Loans acquired in a business combination are recorded at fair value.  No allowance for loan and lease losses related to the acquired loans is recorded on the acquisition date because the fair value of the loans acquired incorporates assumptions regarding credit risk. The fair value estimate associated with the loans include estimates related to expected prepayments and the amount and timing of undiscounted expected principal, interest and other cash flows.
 
Loans acquired in business combinations with evidence of credit deterioration since origination and for which it is probable that all contractually required payments will not be collected are considered to be credit impaired.  Evidence of credit quality deterioration as of purchase dates may include information such as past-due and nonaccrual status, borrower credit scores and recent loan to value percentages. Acquired credit-impaired loans are initially measured at fair value, which includes estimated future credit losses expected to be incurred over the life of the loans.  The Bancorp considers expected prepayments and estimates the amount and timing of undiscounted expected principal, interest and other cash flows for each loan or pool of loans meeting the criteria above, and determines the excess of the loan’s scheduled contractual principal and contractual interest payments over all cash flows expected at acquisition as an amount that should not be accreted (nonaccretable difference). The remaining amount, representing the excess of the loan’s or pool’s cash flows expected to be collected over the amount deemed paid for the loan or pool of loans, is accreted into interest income over the remaining life of the loan or pool (accretable yield).  The Bancorp records a discount on these loans at acquisition to record them at their estimated realizable cash flows.  The Bancorp aggregates loans that have common risk characteristics into pools within the following loan categories: real estate loan pool (Berkshire acquisition) and the manufactured housing loan pool (Tammac loan purchase).

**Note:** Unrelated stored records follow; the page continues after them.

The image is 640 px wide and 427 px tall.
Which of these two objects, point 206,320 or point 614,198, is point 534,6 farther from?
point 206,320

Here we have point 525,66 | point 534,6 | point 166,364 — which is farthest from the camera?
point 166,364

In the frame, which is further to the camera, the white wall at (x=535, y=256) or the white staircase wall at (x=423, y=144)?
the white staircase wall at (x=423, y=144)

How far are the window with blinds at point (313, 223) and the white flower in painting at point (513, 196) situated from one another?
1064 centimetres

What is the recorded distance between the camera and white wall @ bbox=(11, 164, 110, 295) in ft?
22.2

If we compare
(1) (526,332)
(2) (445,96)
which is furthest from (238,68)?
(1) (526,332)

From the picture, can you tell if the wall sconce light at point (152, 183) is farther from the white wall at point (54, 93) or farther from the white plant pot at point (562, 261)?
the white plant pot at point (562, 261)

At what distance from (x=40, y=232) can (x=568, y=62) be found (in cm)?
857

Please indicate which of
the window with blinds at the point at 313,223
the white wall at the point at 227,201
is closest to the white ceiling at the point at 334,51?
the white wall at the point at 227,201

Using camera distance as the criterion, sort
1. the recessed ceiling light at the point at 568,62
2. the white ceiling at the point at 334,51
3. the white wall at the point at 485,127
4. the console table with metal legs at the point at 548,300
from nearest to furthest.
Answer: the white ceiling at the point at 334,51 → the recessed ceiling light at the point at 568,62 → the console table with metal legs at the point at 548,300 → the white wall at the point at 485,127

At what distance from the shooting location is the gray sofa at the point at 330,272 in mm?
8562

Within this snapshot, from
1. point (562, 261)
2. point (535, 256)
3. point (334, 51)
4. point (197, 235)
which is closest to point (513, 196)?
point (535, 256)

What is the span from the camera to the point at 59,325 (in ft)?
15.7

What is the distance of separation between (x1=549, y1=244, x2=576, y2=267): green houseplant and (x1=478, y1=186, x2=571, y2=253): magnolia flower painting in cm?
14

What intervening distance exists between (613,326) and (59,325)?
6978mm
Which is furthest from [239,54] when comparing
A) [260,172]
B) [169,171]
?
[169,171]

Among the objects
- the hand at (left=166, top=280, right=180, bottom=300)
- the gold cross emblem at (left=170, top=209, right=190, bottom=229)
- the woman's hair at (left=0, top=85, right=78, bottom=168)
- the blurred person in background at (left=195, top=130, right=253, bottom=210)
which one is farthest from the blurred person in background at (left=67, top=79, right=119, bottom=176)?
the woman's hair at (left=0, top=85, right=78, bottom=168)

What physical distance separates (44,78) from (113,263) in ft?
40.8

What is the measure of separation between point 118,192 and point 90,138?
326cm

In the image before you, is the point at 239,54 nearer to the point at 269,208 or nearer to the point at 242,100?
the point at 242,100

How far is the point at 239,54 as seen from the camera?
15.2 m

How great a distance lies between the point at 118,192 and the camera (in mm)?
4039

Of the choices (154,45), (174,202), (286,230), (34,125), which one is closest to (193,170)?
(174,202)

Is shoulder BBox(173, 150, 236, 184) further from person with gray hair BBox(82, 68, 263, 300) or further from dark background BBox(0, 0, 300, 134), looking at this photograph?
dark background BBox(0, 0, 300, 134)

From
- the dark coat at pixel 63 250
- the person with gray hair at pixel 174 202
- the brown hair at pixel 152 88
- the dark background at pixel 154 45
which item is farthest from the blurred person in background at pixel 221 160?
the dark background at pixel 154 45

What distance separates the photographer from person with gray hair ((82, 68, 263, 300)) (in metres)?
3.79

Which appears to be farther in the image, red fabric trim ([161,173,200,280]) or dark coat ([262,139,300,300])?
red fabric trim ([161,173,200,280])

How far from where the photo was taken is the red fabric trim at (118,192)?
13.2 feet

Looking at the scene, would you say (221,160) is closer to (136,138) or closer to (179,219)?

Loans acquired through business combinations that do not meet the specific criteria of FASB ASC Topic 310-30, but for which a discount is attributable at least in part to credit quality, are also accounted for under this guidance.  As a result, related discounts are recognized subsequently through accretion related to credit quality discounts is subsequently recognized based on changes in the expected cash flow of the acquired loans.  Pursuant to an AICPA letter dated December 18, 2009, the AICPA summarized the view of the SEC regarding the accounting in subsequent periods for discount accretion associated with loan receivables acquired in a business combination or asset purchase.  Regarding the accounting for such loan receivables, that in the absence of further standard setting, the AICPA understands that the SEC would not object to an accounting policy based on contractual cash flows or an accounting policy based on expected cash flows. Management believes the approach using expected cash flows is a more appropriate option to follow in accounting for the fair value discount.
 
Subsequent to the acquisition date, increases in cash flows expected to be received in excess of the Bancorp’s initial investment in the loans are accreted into interest income on a level-yield basis over the life of the loan.  Decreases in cash flows expected to be collected should be recognized as impairment through the provision for loan losses. 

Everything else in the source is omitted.